--- Exercise material ---
--------------------------------------------------

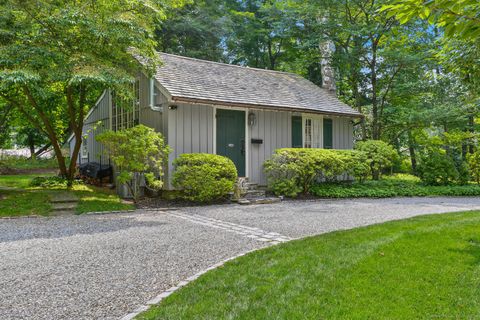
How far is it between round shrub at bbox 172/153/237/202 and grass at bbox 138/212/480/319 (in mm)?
4068

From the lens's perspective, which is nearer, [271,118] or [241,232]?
[241,232]

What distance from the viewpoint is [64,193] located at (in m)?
8.92

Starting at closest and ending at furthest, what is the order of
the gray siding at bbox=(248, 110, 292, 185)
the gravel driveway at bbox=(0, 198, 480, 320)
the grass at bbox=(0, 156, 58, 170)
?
1. the gravel driveway at bbox=(0, 198, 480, 320)
2. the gray siding at bbox=(248, 110, 292, 185)
3. the grass at bbox=(0, 156, 58, 170)

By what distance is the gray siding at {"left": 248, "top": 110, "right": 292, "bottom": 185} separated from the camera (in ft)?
35.3

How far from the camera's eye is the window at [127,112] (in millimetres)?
10318

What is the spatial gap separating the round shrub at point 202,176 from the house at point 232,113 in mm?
809

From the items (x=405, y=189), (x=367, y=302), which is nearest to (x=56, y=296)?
(x=367, y=302)

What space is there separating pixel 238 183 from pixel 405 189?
581 cm

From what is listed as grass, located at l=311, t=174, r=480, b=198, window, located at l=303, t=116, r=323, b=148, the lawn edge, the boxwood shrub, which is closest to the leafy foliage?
grass, located at l=311, t=174, r=480, b=198

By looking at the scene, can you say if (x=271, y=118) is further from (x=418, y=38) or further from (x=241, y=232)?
(x=418, y=38)

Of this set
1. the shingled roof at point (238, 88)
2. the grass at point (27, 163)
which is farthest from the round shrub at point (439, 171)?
the grass at point (27, 163)

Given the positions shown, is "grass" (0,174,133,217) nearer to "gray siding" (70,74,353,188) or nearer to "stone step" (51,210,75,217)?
"stone step" (51,210,75,217)

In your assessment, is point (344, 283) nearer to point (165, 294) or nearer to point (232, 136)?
point (165, 294)

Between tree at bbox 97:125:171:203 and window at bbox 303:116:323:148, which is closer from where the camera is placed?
tree at bbox 97:125:171:203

--------------------------------------------------

--- What is needed ---
Copy out all of the rows above word for word, leaving out the pictures.

--- Task answer ---
How far is it between round shrub at bbox 172/153/237/202 and grass at bbox 138/212/480/319 (in mm)?
4068

From the lens's perspective, which is nearer, [271,118] or [241,232]?
[241,232]

What distance from the viewpoint is [64,193] located at (in m)?
8.92

Starting at closest and ending at furthest, what is the order of
the gray siding at bbox=(248, 110, 292, 185)
the gravel driveway at bbox=(0, 198, 480, 320)
the grass at bbox=(0, 156, 58, 170)
?
1. the gravel driveway at bbox=(0, 198, 480, 320)
2. the gray siding at bbox=(248, 110, 292, 185)
3. the grass at bbox=(0, 156, 58, 170)

By what distance is the gray siding at {"left": 248, "top": 110, "right": 292, "bottom": 185} separated from the camera (in ft)?
35.3

How far from the camera's eye is the window at [127,112] (in millimetres)?
10318

What is the spatial gap separating the round shrub at point 202,176 from the house at point 232,113 in mm?
809

From the items (x=405, y=189), (x=367, y=302), which is nearest to (x=56, y=296)?
(x=367, y=302)

What space is there separating pixel 238 183 from pixel 405 189?
581 cm

From what is listed as grass, located at l=311, t=174, r=480, b=198, window, located at l=303, t=116, r=323, b=148, the lawn edge, the boxwood shrub, which is closest to the leafy foliage?
grass, located at l=311, t=174, r=480, b=198

By looking at the scene, can you say if (x=271, y=118) is further from (x=418, y=38) or further from (x=241, y=232)?
(x=418, y=38)

Of this set
1. the shingled roof at point (238, 88)
2. the grass at point (27, 163)
which is farthest from the round shrub at point (439, 171)?
the grass at point (27, 163)

Given the positions shown, is "grass" (0,174,133,217) nearer to "gray siding" (70,74,353,188) or nearer to "stone step" (51,210,75,217)?
"stone step" (51,210,75,217)

In your assessment, is point (344, 283) nearer to point (165, 294) or nearer to point (232, 136)?
point (165, 294)

Between tree at bbox 97:125:171:203 and window at bbox 303:116:323:148, which is closer from where the camera is placed?
tree at bbox 97:125:171:203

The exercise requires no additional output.